Prevejo ainda uma enxurrada de cursos de especialização no que você puder imaginar (jornalismo esportivo, político, econômico, cultural, oficinas de reportagem, texto etc.).  Aliás, já há vários projetos sendo preparados para 2010.

No quesito categoria profissional, o fim do diploma também traz consigo a oportunidade histórica de, finalmente, reunir os jornalistas numa categoria de verdade.

Qualquer argumentação sobre o fim da obrigatoriedade precipitar contratações irregulares, jornadas extenuantes de trabalho, não pagamento de horas extras, condições precárias de trabalho e quetais não colam.

Tudo isso já existe hoje, no mundo real. E sob a égide do diploma. O que leva o patronato a tratar os jornalistas como subempregados é precisamente a ausência de um espírito coletivo.

Vejo a suposta fragilização da profissão, após a decisão do STF, por outro ângulo: o fim da reserva de mercado, e a possibilidade de ingresso no jornalismo de profissionais com outras experiências inclusive no trato com os patrões, dão a todos nós a chance imensa de estabelecer outro tipo de relação com o empregador _e, quem sabe, atingir a tão sonhada categoria que discurso nenhum de sindicato conseguiu forjar.

Quem se habituou a ser tratado como gado, como os jornalistas diplomados, ganha uma ótima perspectiva com a companhia, agora oficializada, de gente que não está acostumada a essas relações de trabalho tão podres que foram construídas com a conivência de quem (eu, inclusive) deveria ter protegido o exercício da profissão.

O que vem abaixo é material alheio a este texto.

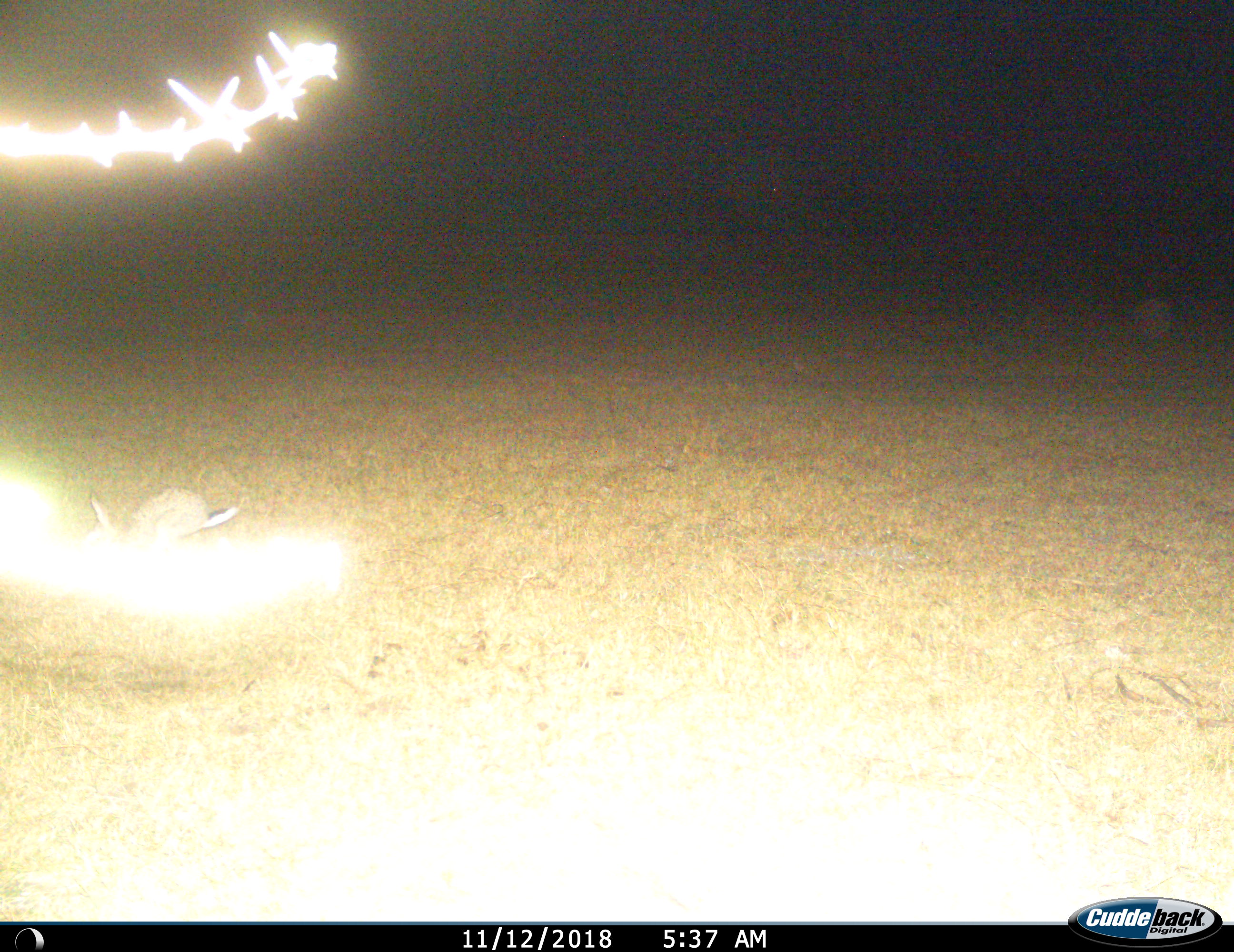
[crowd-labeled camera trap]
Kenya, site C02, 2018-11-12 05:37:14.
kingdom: Animalia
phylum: Chordata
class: Mammalia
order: Lagomorpha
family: Leporidae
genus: Lepus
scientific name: Lepus victoriae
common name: savannah hare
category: haresavannah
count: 1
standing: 25%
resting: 0%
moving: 75%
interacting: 0%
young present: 0%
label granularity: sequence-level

Restringir o acesso a ela, como já sabemos, não funcionou.

ATUALIZAÇÃO: Já li dois excelentes textos nesta manhã sobre o fim da obrigatoriedade do diploma: o de Marcelo Soares “Se você tem medo de concorrer com analfabetos, melhor plantar batatas” e o de Rogério Christofoletti “Estudar não faz mal a ninguém” (as aspas foram escolhas minhas). Durante o dia, atualizo aqui com mais coisa legal.

Mais textos sobre a decisão do STF: “Não tenho medo de perder meu emprego para um sem-diploma” (Márcio Leijoto), “Existem duas visões que podemos adotar, a otimista e a pessimista” (César Valente) e “Muito barulho por nada” (Carlos Brickman).

Por que tanta gente quer ser jornalista?

Ricardo Kotscho comenta porque tanta gente quer ser jornalista. Pudera, é muito legal, adiciono. Durante anos, uma frase de Ziraldo foi meu mantra: “Eu não entendo como as pessoas podem ser felizes se não forem jornalistas”.

Legal que, logo de cara, Kotscho já se sai com “Claro, eu sei que com o crescimento das novas mídias eletrônicas ninguém mais precisa ter diploma nem emprego para ser jornalista, pois cada um pode fazer seu próprio jornal na internet.”

Essa é uma das sentenças com as quais mais concordo hoje em dia. Eu mesmo já disse, algumas vezes, que se tivesse essas oportunidades na minha época, provavelmente eu teria desenvolvido minha veia jornalística de cueca e em casa, sem jamais ter passado por uma redação ou faculdade do ramo.

Kotscho ainda fala de sua crença na sobrevivência do produto jornalístico impresso (eu também acredito nisso).

Enfim, é um texto de fôlego (na verdade, a transcrição de uma palestra) reproduzido pelo Comunique-se. E que num feriado pode cair bem como leitura incidental.